Tulip flower moved to Europe in the 16th century and as the climate in Holland suited its growing, many acres around Amsterdam are used to grow the flower now. "Holland Tulip Festival" held during the months of April-May (April end and early May) draws huge tourist crowds from all over the world. Cycle road trips along the over 100 Kilometer Tulip route is considered as one of the most beautiful road trips by National Geographic. Kashmir Tulip festival also is held around the same dates. The beauty of Tulip gardens can be enjoyed for a period of a fortnight only. Untimely rains rob the pleasure as it damages the flowers. Tourists have to plan their visit to coincide with the Tulip Festival.

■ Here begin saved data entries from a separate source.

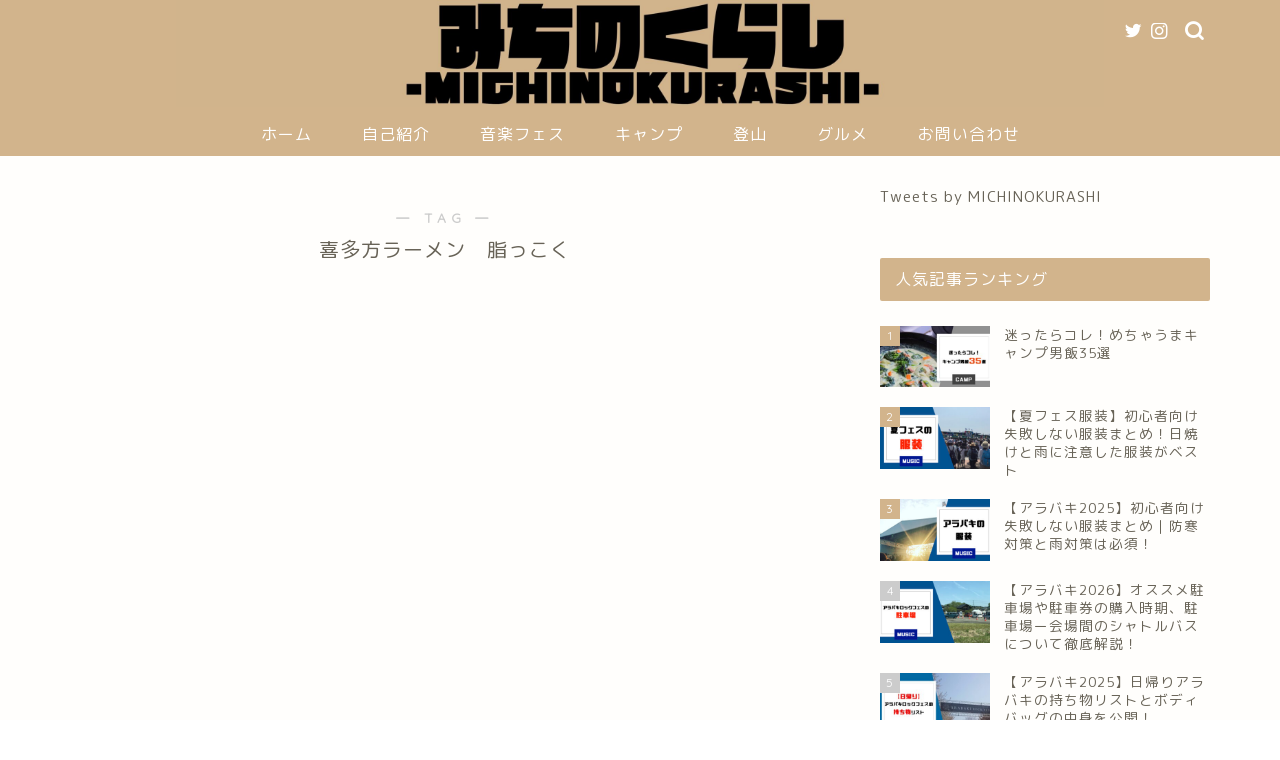

--- FILE ---
content_type: text/html; charset=utf-8
request_url: https://www.google.com/recaptcha/api2/aframe
body_size: 267
content:
<!DOCTYPE HTML><html><head><meta http-equiv="content-type" content="text/html; charset=UTF-8"></head><body><script nonce="mo0knX8LLr-_Q1ngGuOBpw">/** Anti-fraud and anti-abuse applications only. See google.com/recaptcha */ try{var clients={'sodar':'https://pagead2.googlesyndication.com/pagead/sodar?'};window.addEventListener("message",function(a){try{if(a.source===window.parent){var b=JSON.parse(a.data);var c=clients[b['id']];if(c){var d=document.createElement('img');d.src=c+b['params']+'&rc='+(localStorage.getItem("rc::a")?sessionStorage.getItem("rc::b"):"");window.document.body.appendChild(d);sessionStorage.setItem("rc::e",parseInt(sessionStorage.getItem("rc::e")||0)+1);localStorage.setItem("rc::h",'1768373403425');}}}catch(b){}});window.parent.postMessage("_grecaptcha_ready", "*");}catch(b){}</script></body></html>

The real lesson of "Queen's Rival" was indeed learnt when we were standing in the Tulip Gardens of Srinagar, with the Himalayan range in the background. Each word of the poem had its special meaning. It was truly spring winds that had weakened the mountain floods; there were heavy floods in Srinagar just a week ago. Flame-like looking Tulip buds had flowered as if their tops were kindled! The flowers (there were other flowers too around the Tulips) had attracted innumerable bees and the sound they made was indeed loud. With the onset of spring, days were growing longer and thus shortening the time span cold nights occupied. It was time for flowering in the peach and apple gardens making the beautiful Orioles to sing in their sweet voice...... Every word the poet said in the poem was before our eyes. She had indeed experienced each of these and made a mental note to enable reproducing them later in her poem!
Reading and relishing quality poetry is not mere understanding of words. It is much more than that; it is mentally and emotionally transforming oneself into a different world. Thoughts of the famous 9th century Kashmiri poet-philosopher Anandavardhana and his celebrated work "Dwhanyaloka" naturally flooded the mind. His "Dhwani Theory" states that when a poet writes, he creates a resonance with a particular wavelength. Only when the reader is tuned to that wavelength, he can understand and appreciate the poet's works. A local poet's Dhwani (Sound) Theory was understood through an English poem about a Persian Queen by an Indian writer, while standing mesmerized in a Tulip garden with the backdrop of the Himalayan range!